The joy of the original season’s central conceit was in seeing not only the stars of the show portraying overblown takes on themselves, but also all of the various guests who appeared throughout, such as Samuel L. Jackson and Dame Judi Dench. For the latest batch of episodes, the ante has been well and truly upped, with the amount of celebs making appearances being quite mind boggling for what is essentially still a very modest production, and makes your jaw drop progressively further with each new instalment.
It would be unfair to blow the identities of many of the guest stars, as the fun here is in seeing all your expectations being progressively confounded, and the names just keep getting bigger and ever more unlikely. It all goes to show how many people really are game to mock themselves varying degrees, or just play the role of ‘straight man’ opposite an increasingly manic or despondent Tennant and/or Sheen, as things begin to slowly unravel for the pair, being faced with the notion of apparently more famous people playing them.
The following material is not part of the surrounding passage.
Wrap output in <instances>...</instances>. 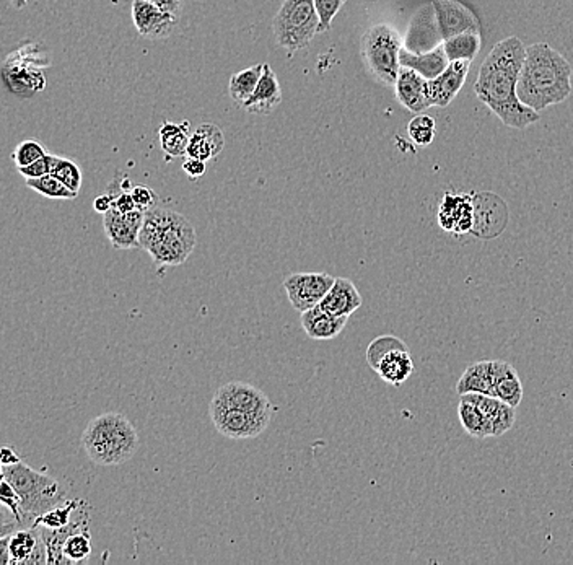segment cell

Back in the golden years of Hollywood, MGM would proudly proclaim that it had “more stars than there are in heaven”, a major boast which Staged could arguably rival here. One of the sheer delights of the programme has been in seeing the rug pulled out from beneath the viewers, particularly in the way certain people are portrayed; one of the biggest twists comes early on, when one of the reputedly nicest folk you could ever hope to meet is here painted as quite brutal and quietly rather vicious, which is a deliciously shocking turn of events.
As before, Tennant and Sheen are clearly having an absolute blast in mercilessly sending both themselves and each other up throughout, finding evermore inventive ways to make the other squirm; the new twist here is that they have to try and distinguish between the earlier season’s ‘character’ versions of themselves, which were exaggerated takes on both leads, and the ‘real’ versions being presented in this run, which are still fictionalised personas, yet need to stand apart from the original performances for the joke to work.
Staged manages to yet again provide us with a snapshot of our nation in microcosm, capturing the state of play where we all thought things were creeping back to some normality, only to find we are going back to where we were before, the cycle playing out all over again. If there is any criticism to be raised – albeit minor – then it would be the reduced amount of screen time for both Georgia Tennant and Anna Lundberg compared to last time round, as they add an extra dynamic; however, when they do appear here, they definitely make it count.
If this is to be Staged’s last stand – and it would be difficult to see how they could go above and beyond what they have done here for a potential third time round – then it would be truly going out on top. The programme has proved itself yet again to be a high point during a period which has been well and truly cachu hwch.
Staged Series 1 & 2 are available now on BBC iPlayer and on DVD from 15th February.